Hidden away under assumed names there are tragedies which at one time have been the talk of the town. The stage affords greater facilities for a sudden change of identity than any other profession, and for that reason many young men and women who have a desire to be known by a new name do their best to get on to it as a means of livelihood.
In commercial life, before a young man or a young woman can secure an appointment of any kind a reference must be given, and the giving necessitates the revelation of the real name, and probably the family story the applicant is most anxious to conceal.

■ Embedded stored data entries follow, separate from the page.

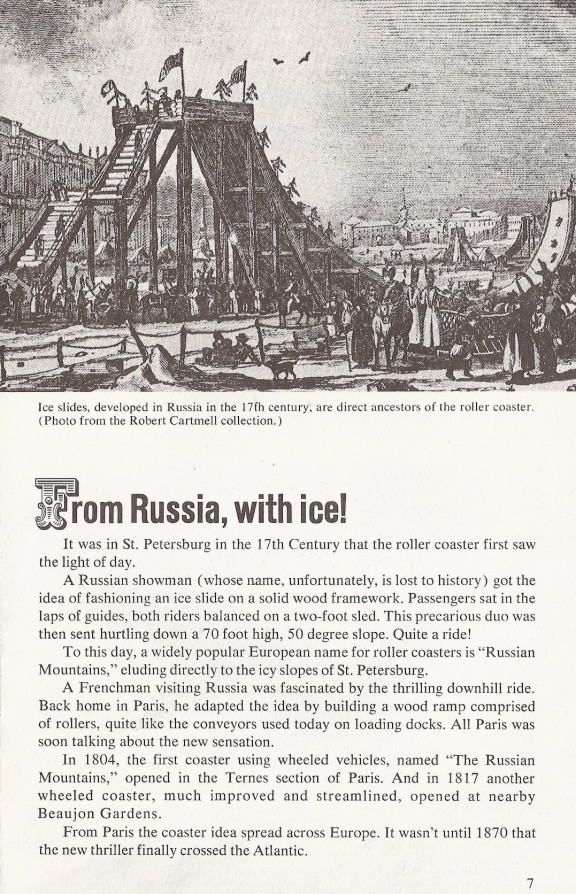 Ice slides, developed in Russia in the 17th century, are direct ancestors of the roller coaster. (Photo from the Robert Cartmell collection.)

From Russia, with ice!

It was in St. Petersburg in the 17th Century that the roller coaster first saw the light of day.

A Russian showman (whose name, unfortunately, is lost to history) got the idea of fashioning an ice slide on a solid wood framework. Passengers sat in the laps of guides, both riders balanced on a two-foot sled. This precarious duo was then sent hurtling down a 70 foot high, 50 degree slope. Quite a ride!

To this day, a widely popular European name for roller coasters is "Russian Mountains," eluding directly to the icy slopes of St. Petersburg.

A Frenchman visiting Russia was fascinated by the thrilling downhill ride. Back home in Paris, he adapted the idea by building a wood ramp comprised of rollers, quite like the conveyors used today on loading docks. All Paris was soon talking about the new sensation.

In 1804, the first coaster using wheeled vehicles, named "The Russian Mountains," opened in the Ternes section of Paris. And in 1817 another wheeled coaster, much improved and streamlined, opened at nearby Beaujon Gardens.

From Paris the coaster idea spread across Europe. It wasn't until 1870 that the new thriller finally crossed the Atlantic.

7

But for the chorus of a musical comedy, for a small part in a play on tour, the applicant can give any name he or she may choose. There are no such things as references. All that the manager wants is appearance, voice, and the possession of a certain amount of ability.
There happened once in the rehearsals of a drama of mine an incident far more dramatic than any I had put in the piece itself.
One of the scenes was laid in Millbank, in those days a gaol for female convicts. Anxious to have the details correct, I invited a friend of mine who had held a high official position in the gaol to come to the dress rehearsal. He sat by me in the stalls. When the curtain rose on the prison scene a number of female convicts were standing on the stage in charge of a warderess.
My friend eyed them critically to see that the dress was worn correctly and the cap put on properly. At one of the convicts he gazed intently. When he had passed the scene as correct in detail he turned to me and said—
"I couldn't help staring at that young lady—the fourth in the row. She is the living image of a woman who was in my charge ten years ago—Mrs. —————; you remember the case?"
I did remember it. Mrs. ————— was a lady for whom there was considerable sympathy. Maddened by her husband's neglect and ill-treatment, she shot him with a revolver one night after a fierce quarrel. The wound was nearly fatal, and the unfortunate woman was awarded a term of penal servitude. "I never saw such an extraordinary resemblance to Mrs. ————— in her convict dress," said the official; "but, of course, it is a coincidence. Mrs. ————— was old enough to be this young lady's mother."
After the act was over I went behind the scenes to make a few alterations, and I told the young actress "convict" that the gentleman in front was a prison official, and I added jokingly, "He says you are the living image of Mrs. —————, who was at Millbank for the attempted murder of her husband."
I expected the young lady to laugh, but, to my astonishment, the colour faded from her face and she became visibly distressed.
"What a dreadful idea!" she gasped. "It frightens me—I—I wish you hadn't told me."
She walked quickly away, and I thought no more of the incident. Long afterwards I learnt the truth.
The young actress who had attracted the attention of the prison official was the daughter of Mrs. —————. Under another name she had gone upon the stage. It was a strange coincidence that the daughter of a female convict should be called upon to represent a female convict in Millbank before an official who had been at Millbank when her mother was there.